Há uns anos, um português imigrado nas Nações Unidas dizia-me que havia dois erros comuns que quem se mudava de Portugal para Nova Iorque cometia, e que ele também o fez: levar o carro para o emprego e tentar morar em Manhattan. No primeiro caso, o custo com o estacionamento era incomportável. No segundo, tendo família, o preço do metro quadrado e a qualidade de vida não o justificavam, de todo. A solução é morar nos subúrbios, com espaço, e fazer o tradicional movimento pendular casa-trabalho em transportes públicos. “Estou muito melhor”, garantia-me.
Lembro-me sempre disto quando aqui se debate a habitação. A cidade de Nova Iorque tem cerca de 8,3 milhões de habitantes, em cinco condados, numa área de 1.214 quilómetros quadrados. Na área metropolitana, são 25 condados, distribuídos por três estados, com 19,5 milhões de pessoas. Duas vezes Portugal. Não comparemos com Lisboa, que é mínima, mas com a área metropolitana. São 2,9 milhões de habitantes, numa área 2,5 vezes maior do que a da cidade de Nova Iorque, com 18 câmaras. No primeiro caso, apesar da atomização e da representatividade local, os transportes, as infraestruturas interestaduais e o planeamento são coordenados por entidades regionais, com o acordo dos estados. Seria impossível de outra forma. Em Portugal, são 18 municípios.

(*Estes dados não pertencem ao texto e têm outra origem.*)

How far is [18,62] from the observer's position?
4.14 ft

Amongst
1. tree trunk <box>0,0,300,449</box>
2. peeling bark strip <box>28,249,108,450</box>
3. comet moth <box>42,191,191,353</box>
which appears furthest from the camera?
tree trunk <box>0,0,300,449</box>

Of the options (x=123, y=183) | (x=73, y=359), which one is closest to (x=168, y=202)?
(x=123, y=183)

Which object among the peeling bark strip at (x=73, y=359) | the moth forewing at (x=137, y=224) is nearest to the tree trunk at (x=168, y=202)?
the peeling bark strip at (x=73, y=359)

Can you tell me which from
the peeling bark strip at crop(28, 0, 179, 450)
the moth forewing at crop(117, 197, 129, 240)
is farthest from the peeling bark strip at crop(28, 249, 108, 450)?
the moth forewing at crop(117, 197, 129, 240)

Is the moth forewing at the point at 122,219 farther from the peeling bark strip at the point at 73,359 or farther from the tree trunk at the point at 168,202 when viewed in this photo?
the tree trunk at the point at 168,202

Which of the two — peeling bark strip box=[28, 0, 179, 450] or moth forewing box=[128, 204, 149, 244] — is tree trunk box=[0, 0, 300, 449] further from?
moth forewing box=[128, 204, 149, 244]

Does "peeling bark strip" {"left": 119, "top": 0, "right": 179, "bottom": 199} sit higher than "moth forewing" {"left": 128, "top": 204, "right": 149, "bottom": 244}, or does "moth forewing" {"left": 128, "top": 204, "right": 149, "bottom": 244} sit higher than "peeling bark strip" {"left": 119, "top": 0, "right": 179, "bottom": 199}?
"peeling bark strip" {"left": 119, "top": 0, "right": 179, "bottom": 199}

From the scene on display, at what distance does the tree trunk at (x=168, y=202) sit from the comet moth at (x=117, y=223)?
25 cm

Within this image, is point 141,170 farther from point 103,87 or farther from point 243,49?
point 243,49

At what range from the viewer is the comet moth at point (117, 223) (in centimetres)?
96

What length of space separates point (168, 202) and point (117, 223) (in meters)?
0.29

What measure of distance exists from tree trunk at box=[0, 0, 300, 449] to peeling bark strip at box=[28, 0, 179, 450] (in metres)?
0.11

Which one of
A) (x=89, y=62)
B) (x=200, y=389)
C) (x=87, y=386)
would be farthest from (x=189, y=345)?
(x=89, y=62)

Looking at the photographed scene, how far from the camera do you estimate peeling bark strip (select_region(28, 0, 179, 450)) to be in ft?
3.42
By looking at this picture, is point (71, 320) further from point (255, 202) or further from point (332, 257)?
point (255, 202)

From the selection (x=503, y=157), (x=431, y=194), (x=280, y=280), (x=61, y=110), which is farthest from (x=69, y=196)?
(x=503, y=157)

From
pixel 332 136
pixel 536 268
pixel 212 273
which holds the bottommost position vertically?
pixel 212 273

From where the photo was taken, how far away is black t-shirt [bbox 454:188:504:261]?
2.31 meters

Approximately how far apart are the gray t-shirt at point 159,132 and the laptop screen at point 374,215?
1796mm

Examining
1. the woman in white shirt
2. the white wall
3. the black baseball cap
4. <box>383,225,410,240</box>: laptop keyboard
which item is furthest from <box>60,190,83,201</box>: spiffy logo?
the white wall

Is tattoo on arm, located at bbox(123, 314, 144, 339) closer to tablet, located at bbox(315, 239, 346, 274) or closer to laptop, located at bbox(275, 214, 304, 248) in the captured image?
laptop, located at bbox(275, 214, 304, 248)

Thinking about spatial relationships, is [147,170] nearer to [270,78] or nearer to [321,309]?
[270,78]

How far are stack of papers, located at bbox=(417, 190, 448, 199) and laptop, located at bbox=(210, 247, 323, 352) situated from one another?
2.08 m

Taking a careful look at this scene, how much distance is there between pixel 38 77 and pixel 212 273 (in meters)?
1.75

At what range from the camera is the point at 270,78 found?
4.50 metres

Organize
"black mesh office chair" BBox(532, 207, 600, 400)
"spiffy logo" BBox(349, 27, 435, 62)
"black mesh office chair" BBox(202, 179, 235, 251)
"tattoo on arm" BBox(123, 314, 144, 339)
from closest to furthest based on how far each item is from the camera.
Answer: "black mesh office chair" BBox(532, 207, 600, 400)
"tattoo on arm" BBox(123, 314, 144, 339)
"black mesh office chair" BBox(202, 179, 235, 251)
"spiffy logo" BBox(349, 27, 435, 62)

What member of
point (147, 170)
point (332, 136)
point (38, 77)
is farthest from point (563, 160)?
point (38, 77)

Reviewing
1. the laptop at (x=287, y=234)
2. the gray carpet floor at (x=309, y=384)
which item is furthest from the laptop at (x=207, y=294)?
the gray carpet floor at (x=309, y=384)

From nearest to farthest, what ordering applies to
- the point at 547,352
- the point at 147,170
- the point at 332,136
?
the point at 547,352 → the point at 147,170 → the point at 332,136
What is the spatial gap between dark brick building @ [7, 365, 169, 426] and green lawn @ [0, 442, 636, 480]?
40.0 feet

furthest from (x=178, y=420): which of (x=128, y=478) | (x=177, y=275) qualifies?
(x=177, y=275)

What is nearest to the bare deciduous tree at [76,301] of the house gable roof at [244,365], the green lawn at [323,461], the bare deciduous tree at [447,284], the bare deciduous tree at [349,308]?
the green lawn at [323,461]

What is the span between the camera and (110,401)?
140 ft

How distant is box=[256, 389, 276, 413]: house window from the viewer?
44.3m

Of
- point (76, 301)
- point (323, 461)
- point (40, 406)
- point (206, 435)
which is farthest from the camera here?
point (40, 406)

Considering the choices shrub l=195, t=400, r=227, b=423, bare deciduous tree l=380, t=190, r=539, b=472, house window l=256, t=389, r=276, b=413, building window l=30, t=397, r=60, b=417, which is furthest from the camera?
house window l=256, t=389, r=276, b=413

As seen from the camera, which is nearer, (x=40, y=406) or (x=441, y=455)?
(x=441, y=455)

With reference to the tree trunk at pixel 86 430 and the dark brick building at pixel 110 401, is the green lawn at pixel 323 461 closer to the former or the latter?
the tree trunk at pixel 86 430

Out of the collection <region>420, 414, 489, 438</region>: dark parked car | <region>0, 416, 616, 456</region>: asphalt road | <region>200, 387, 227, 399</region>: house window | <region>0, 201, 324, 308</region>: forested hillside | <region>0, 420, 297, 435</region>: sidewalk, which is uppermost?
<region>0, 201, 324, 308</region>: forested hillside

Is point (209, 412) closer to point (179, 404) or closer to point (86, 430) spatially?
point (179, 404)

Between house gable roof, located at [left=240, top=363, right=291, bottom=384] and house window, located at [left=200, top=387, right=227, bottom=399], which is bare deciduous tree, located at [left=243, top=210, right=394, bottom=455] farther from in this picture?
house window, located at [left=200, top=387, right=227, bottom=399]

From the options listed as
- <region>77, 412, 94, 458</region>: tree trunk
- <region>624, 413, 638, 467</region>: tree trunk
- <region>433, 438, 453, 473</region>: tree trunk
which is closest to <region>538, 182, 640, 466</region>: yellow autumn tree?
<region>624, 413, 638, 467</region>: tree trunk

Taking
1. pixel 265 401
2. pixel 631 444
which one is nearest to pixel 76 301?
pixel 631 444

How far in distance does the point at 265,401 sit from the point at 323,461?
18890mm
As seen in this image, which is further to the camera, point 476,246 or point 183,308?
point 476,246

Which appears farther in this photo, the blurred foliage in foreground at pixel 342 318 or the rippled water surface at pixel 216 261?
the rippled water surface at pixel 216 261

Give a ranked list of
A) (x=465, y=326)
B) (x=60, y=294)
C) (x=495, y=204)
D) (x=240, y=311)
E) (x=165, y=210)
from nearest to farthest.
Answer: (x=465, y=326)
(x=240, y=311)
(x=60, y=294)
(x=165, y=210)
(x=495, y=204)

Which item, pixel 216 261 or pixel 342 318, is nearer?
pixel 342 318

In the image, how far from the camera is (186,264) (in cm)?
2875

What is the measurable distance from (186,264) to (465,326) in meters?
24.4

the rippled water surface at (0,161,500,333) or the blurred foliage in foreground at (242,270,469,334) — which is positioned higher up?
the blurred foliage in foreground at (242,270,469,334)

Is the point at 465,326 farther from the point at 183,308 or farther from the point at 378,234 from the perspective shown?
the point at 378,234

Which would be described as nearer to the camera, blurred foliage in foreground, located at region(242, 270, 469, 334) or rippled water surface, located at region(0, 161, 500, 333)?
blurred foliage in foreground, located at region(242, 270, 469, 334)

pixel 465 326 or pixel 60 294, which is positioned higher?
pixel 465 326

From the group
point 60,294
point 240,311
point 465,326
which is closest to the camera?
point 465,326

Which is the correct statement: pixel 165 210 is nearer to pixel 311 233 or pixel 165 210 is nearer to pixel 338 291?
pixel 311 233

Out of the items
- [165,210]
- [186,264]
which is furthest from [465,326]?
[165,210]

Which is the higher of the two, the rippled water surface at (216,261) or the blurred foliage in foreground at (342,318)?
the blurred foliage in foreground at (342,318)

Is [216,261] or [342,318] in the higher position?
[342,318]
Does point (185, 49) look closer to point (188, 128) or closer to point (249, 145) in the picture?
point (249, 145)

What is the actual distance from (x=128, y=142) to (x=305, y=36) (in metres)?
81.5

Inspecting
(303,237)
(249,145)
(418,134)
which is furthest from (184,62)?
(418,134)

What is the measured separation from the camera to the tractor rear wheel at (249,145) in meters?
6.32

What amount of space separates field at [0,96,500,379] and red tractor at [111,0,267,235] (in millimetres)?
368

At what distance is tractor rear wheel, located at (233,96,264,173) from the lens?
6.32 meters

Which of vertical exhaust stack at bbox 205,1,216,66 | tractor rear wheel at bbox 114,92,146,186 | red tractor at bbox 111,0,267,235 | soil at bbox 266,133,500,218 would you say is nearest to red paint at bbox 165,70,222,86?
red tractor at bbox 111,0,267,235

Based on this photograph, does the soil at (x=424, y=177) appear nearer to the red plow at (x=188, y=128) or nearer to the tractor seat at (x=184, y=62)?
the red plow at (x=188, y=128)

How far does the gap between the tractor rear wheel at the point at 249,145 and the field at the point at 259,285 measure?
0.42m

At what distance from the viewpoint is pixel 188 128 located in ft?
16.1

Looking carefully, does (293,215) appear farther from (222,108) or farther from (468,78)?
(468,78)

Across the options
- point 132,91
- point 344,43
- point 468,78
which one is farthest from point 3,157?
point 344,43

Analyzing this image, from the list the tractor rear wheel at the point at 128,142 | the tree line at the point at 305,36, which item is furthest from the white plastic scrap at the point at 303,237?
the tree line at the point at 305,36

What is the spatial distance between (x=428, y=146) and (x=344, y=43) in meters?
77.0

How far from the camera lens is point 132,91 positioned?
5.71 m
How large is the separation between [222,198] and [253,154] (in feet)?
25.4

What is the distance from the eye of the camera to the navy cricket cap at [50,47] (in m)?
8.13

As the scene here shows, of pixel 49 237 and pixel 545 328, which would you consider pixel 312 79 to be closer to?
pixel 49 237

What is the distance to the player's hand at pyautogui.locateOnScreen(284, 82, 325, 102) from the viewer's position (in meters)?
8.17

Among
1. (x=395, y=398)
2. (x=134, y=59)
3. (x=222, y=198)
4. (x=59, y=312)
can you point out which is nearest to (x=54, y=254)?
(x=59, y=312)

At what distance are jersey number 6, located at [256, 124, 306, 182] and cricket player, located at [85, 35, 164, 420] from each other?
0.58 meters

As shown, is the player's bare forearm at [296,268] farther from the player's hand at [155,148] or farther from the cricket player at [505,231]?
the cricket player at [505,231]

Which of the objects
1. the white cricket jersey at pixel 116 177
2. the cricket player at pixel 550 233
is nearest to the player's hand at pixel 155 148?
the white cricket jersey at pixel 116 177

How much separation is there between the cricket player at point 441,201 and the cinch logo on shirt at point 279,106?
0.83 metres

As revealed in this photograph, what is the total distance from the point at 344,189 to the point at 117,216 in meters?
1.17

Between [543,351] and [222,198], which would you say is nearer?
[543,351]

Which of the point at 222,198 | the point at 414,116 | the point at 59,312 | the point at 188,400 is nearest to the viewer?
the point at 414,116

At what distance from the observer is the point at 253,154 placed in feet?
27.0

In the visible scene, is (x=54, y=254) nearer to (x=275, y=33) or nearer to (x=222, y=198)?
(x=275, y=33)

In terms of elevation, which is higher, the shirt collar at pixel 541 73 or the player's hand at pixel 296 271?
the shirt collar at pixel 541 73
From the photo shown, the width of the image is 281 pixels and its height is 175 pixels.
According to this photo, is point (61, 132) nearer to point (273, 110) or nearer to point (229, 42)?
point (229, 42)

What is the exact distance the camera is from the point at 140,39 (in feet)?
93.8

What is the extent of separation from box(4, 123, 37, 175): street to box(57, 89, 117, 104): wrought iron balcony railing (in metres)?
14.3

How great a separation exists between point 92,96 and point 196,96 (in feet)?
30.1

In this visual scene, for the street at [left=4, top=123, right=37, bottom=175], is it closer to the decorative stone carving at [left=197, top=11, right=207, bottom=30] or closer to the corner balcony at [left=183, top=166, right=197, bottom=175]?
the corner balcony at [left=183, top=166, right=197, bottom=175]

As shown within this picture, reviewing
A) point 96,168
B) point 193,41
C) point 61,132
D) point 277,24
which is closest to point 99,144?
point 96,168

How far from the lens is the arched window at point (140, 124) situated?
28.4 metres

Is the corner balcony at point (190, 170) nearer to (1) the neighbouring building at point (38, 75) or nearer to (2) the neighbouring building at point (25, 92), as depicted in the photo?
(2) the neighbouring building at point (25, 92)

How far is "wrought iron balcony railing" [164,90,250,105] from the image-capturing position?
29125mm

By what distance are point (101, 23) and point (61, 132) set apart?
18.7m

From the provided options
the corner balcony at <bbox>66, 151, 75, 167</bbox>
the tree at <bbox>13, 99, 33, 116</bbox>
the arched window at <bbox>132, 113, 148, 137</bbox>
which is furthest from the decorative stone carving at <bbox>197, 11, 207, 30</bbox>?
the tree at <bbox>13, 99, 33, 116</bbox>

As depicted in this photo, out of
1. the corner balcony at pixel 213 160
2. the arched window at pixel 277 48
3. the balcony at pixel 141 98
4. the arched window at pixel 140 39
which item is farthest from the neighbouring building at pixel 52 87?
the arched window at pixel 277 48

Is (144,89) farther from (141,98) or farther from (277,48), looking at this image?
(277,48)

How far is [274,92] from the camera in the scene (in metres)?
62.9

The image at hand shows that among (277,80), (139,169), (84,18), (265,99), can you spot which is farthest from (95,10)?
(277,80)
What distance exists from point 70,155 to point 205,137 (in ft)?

Tentar resolver o problema da habitação em Lisboa sem olhar para toda a área envolvente, para os transportes (olhem para a mobilidade) ou para as infraestruturas não faz qualquer sentido. Nunca fez. Achar que o conseguem fazer sem planeamento, uma atividade que até na administração central está votada ao esquecimento, é ainda pior. Mas levamos tempo a aprender.